#### [Requirement A]
In the LLC chat, why does the customer stop to recap the answer? Reply in one to three sentences.

#### [Text block]
___
I'll switch to Q&A and you should be able to easily copy and paste the conversation. I would be grateful if you would leave me a positive rating. Thanks.

Customer :

Wait,

Customer :

I just want to recap

Customer :

to make sure I understood

Customer :

because I have a friend with the same situation and I want to make sure I understood correctly

Customer :

If a member of a 2 member texas LLc wants out, he has to sell or transfer his ownership interest to someone and this does not terminate the current LLC or affect the current Employer Identification Number, right? Or - that member wanting to opt out of LLC can do so by LLC filing form 8832 or 2553 with IRS to let them know of taxation changes and do the necessary paperwork for their operating agreement but nothing needs to be filed with the secretary of state?

Customer :

What are the forms I need to file "internally" with the LLC to describe the change? Is there a downloadable form I can go by to make the addenum to the operating agreement? or does this form have a specific name to it?
___
#### [Requirement B]
How many lines in the rows below contain the string "step"? Case counts. Give only the number.

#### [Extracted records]
___
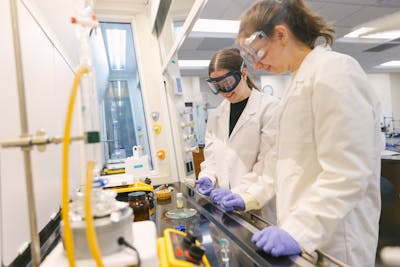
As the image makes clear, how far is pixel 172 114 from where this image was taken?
261 centimetres

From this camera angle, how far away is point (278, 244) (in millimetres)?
725

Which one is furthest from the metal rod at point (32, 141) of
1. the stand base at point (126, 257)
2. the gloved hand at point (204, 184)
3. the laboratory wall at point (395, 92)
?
the laboratory wall at point (395, 92)

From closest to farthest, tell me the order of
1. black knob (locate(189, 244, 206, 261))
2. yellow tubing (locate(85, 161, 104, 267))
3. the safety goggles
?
1. yellow tubing (locate(85, 161, 104, 267))
2. black knob (locate(189, 244, 206, 261))
3. the safety goggles

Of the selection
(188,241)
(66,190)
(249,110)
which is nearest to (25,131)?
(66,190)

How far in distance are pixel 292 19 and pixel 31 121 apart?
1020 mm

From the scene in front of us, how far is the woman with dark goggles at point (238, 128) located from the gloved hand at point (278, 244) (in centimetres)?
51

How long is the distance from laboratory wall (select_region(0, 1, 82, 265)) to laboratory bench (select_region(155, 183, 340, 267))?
47 cm

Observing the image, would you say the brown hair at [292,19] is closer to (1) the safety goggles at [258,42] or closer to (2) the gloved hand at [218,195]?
(1) the safety goggles at [258,42]

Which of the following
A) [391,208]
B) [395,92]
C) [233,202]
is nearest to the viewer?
[233,202]

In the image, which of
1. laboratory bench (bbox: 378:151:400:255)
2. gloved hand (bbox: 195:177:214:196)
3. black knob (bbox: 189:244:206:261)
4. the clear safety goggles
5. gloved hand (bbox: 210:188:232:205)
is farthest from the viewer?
laboratory bench (bbox: 378:151:400:255)

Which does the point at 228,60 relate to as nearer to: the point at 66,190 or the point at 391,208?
the point at 66,190

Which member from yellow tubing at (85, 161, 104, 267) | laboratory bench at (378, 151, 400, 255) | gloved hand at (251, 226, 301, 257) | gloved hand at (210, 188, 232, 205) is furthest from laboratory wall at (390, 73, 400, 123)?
yellow tubing at (85, 161, 104, 267)

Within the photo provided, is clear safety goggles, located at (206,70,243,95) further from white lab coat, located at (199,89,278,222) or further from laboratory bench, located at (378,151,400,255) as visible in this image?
laboratory bench, located at (378,151,400,255)

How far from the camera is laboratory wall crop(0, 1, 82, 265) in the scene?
69cm
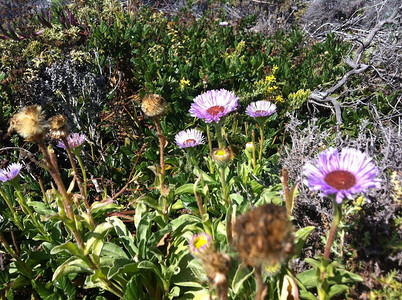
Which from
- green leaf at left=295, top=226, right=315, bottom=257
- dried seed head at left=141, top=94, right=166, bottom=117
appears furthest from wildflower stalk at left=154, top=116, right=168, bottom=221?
green leaf at left=295, top=226, right=315, bottom=257

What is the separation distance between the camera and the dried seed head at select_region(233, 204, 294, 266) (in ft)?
2.82

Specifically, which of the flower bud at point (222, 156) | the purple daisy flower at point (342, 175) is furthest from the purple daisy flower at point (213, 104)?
the purple daisy flower at point (342, 175)

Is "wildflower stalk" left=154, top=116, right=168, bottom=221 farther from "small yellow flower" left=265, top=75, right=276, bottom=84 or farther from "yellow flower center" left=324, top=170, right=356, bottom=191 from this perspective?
"small yellow flower" left=265, top=75, right=276, bottom=84

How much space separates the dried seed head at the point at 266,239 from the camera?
2.82 feet

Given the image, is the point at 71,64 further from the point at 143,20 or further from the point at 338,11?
the point at 338,11

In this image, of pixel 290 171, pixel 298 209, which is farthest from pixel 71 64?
pixel 298 209

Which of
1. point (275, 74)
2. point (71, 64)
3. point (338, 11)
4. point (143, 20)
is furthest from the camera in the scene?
point (338, 11)

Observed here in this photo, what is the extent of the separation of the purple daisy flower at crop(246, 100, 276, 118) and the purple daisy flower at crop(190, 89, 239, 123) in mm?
173

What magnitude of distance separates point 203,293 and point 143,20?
15.4ft

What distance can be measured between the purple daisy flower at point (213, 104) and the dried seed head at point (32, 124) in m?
0.94

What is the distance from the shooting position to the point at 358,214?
1.65 metres

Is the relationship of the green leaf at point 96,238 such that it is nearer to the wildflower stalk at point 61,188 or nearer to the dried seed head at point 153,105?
the wildflower stalk at point 61,188

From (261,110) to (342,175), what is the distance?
1162mm

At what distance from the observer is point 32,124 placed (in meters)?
1.24
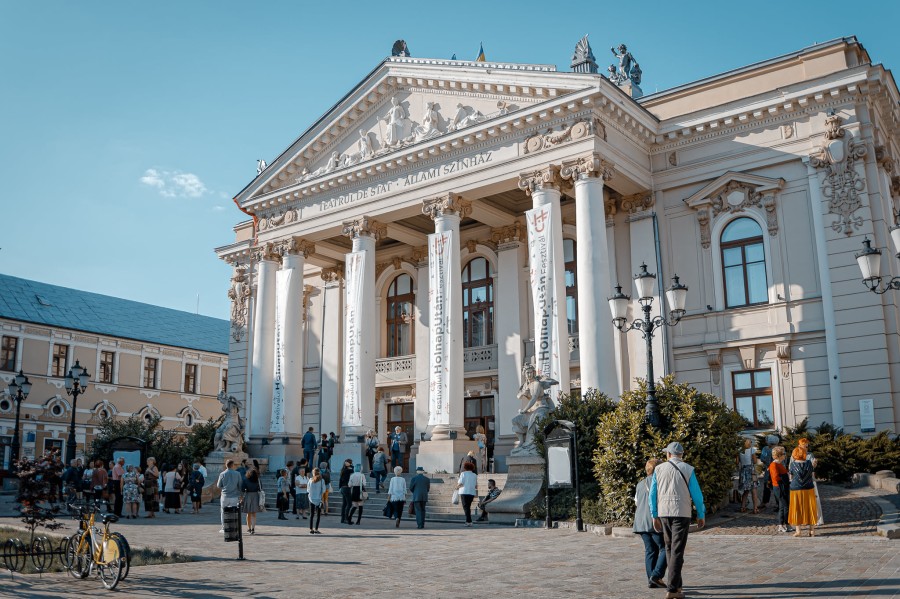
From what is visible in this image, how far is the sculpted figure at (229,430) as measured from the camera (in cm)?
2936

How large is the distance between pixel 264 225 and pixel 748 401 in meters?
20.1

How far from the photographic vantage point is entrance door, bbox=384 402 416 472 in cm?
3284

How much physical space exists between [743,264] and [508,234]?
29.8 feet

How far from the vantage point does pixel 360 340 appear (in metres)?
29.0

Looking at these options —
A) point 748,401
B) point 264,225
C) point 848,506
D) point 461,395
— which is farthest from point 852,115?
point 264,225

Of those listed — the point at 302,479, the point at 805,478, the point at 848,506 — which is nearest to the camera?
the point at 805,478

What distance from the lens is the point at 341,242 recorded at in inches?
1359

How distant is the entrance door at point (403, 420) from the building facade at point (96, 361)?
19.5m

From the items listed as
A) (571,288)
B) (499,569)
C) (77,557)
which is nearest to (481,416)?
(571,288)

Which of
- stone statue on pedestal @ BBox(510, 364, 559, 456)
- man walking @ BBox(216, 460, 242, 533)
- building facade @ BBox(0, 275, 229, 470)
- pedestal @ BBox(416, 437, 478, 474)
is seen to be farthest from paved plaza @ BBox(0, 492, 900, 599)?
building facade @ BBox(0, 275, 229, 470)

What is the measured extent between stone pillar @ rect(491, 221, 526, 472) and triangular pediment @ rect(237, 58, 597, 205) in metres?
5.10

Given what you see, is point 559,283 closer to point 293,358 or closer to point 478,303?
point 478,303

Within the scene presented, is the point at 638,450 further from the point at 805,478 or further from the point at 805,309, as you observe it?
the point at 805,309

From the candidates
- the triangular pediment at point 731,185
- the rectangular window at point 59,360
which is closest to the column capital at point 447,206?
the triangular pediment at point 731,185
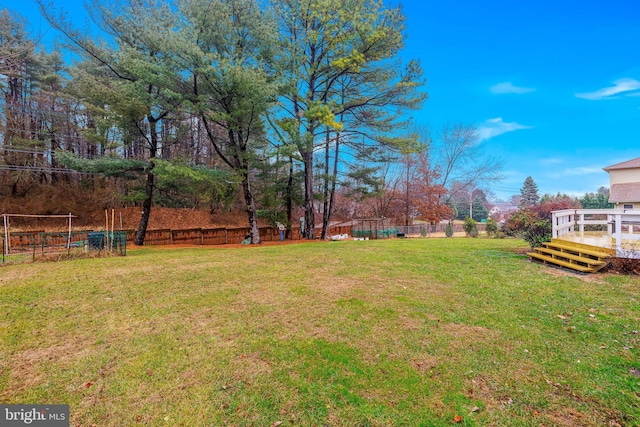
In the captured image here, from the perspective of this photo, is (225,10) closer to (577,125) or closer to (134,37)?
(134,37)

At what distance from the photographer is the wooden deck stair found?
590 cm

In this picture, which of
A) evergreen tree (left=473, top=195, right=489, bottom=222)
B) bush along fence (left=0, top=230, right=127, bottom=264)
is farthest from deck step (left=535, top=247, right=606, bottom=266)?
evergreen tree (left=473, top=195, right=489, bottom=222)

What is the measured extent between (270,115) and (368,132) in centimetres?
542

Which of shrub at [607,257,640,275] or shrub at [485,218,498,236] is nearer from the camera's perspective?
shrub at [607,257,640,275]

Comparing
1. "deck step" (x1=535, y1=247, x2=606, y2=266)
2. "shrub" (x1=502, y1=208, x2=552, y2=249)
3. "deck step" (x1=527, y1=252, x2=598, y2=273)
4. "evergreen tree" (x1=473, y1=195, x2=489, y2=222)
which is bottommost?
"deck step" (x1=527, y1=252, x2=598, y2=273)

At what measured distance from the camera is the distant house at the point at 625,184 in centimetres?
1830

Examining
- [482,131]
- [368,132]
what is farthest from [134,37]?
[482,131]

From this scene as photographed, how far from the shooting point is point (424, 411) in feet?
6.63

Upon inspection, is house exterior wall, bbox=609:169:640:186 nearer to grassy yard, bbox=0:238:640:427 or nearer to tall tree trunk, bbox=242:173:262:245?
grassy yard, bbox=0:238:640:427

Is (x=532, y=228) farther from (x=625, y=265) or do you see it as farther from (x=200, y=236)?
(x=200, y=236)

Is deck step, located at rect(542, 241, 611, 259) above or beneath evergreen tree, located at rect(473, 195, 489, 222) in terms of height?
beneath

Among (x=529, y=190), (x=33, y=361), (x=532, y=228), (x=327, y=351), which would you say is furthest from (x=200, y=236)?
___
#### [Task response A]
The customer has a friend in the same situation and wants to be sure they understood the answer correctly.

#### [Task response B]
5